Valorizzando il significato collettivo della reiterazione di comportamenti favorevoli, tale orientamento riconduce l'uso aziendale nell'ambito di una corretta dinamica delle relazioni industriali all'interno di una singola azienda, coi vantaggi di un controllo più efficace della uniformità dei trattamenti considerati e di una loro evoluzione integrata nel complesso delle materie appartenenti al naturale ambito delle trattative sindacali.
La natura di fonte sociale dell'uso aziendale (fatto-fonte, secondo Cass. n. 1773/1773, cit., mentre, in maniera più pertinente, Cass. 15489/07 e 9626/04 cit. ritengono che per la realizzazione della fattispecie sarebbe altresì necessario uno specifico intento negoziale) implica la sua modificabilità ad opera delle fonti collettive sopraordinate, come i contratti collettivi anche aziendali, secondo le regole in materia di successione degli stessi mentre esclude la modificabilità in peius ad opera di un uso successivo, soprattutto "perchè la nozione ontologica di uso aziendale presuppone un trattamento di maggior favore" (Cass. n. 1773/00 cit.), per cui solo un uso successivo più favorevole ai lavoratori si sostituisce a quello precedente.

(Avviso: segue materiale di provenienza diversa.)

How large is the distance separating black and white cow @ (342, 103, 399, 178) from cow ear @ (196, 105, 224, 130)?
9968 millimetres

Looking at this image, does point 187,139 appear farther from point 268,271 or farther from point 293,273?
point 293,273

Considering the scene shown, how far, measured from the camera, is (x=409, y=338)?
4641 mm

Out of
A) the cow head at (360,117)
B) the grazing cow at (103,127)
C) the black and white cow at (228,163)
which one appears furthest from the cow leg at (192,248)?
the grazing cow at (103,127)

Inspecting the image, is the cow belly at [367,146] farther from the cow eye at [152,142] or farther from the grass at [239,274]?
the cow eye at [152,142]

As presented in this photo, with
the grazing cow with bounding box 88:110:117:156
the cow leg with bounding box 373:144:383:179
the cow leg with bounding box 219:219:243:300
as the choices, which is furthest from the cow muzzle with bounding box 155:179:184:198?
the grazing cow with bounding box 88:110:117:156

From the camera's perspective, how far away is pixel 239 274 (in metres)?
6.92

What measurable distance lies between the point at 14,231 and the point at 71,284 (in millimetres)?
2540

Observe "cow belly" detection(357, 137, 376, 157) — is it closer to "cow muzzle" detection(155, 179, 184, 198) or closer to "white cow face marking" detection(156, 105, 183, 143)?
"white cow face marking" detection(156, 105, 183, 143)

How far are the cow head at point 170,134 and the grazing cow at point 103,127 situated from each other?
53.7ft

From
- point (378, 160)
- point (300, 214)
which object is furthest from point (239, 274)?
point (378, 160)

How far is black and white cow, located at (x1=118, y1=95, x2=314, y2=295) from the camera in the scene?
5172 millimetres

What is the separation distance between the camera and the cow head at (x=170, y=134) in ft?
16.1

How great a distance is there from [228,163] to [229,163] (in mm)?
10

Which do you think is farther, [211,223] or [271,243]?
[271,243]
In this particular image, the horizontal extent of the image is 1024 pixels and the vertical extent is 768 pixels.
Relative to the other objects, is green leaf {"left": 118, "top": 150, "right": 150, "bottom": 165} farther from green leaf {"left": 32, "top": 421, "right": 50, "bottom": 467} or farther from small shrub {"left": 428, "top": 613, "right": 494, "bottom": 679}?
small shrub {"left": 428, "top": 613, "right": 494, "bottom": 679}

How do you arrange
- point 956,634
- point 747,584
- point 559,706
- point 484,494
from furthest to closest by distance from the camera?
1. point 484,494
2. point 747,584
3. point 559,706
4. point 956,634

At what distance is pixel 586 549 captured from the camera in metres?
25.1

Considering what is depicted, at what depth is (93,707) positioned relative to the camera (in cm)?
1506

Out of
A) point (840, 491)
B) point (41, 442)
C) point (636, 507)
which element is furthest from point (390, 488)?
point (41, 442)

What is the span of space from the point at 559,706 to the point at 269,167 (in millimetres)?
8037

Applicando i principi indicati al caso di specie, va richiamata la valutazione operata dal giudice di appello, relativa alla natura di maggior favore dell'uso successivo, congruamente motivata sia in termini di generalizzata diffusione del nuovo comportamento datoriale che in ragione del contenuto dello stesso, indicato in maniera dettagliata, valutazione di merito pertanto incensurabile in questa sede, in quanto priva di incongruenze o vizi logici.
Anche sotto l'aspetto considerato, di comportamento datoriale valutabile alla stregua della disciplina degli usi aziendali, il ricorso principale appare pertanto infondato e va respinto.
Resta assorbito l'esame del ricorso incidentale.
La problematicità dell'istituto oggetto della materia del contendere e l'alternanza di soluzioni in primo e secondo grado di merito consigliano l'integrale compensazione tra le parti delle spese del presente giudizio di Cassazione.
 
P. Q. M.
La Corte riunisce i ricorsi, rigetta il ricorso principale, assorbito l'incidentale; compensa integralmente tra le parti le spese di questo giudizio.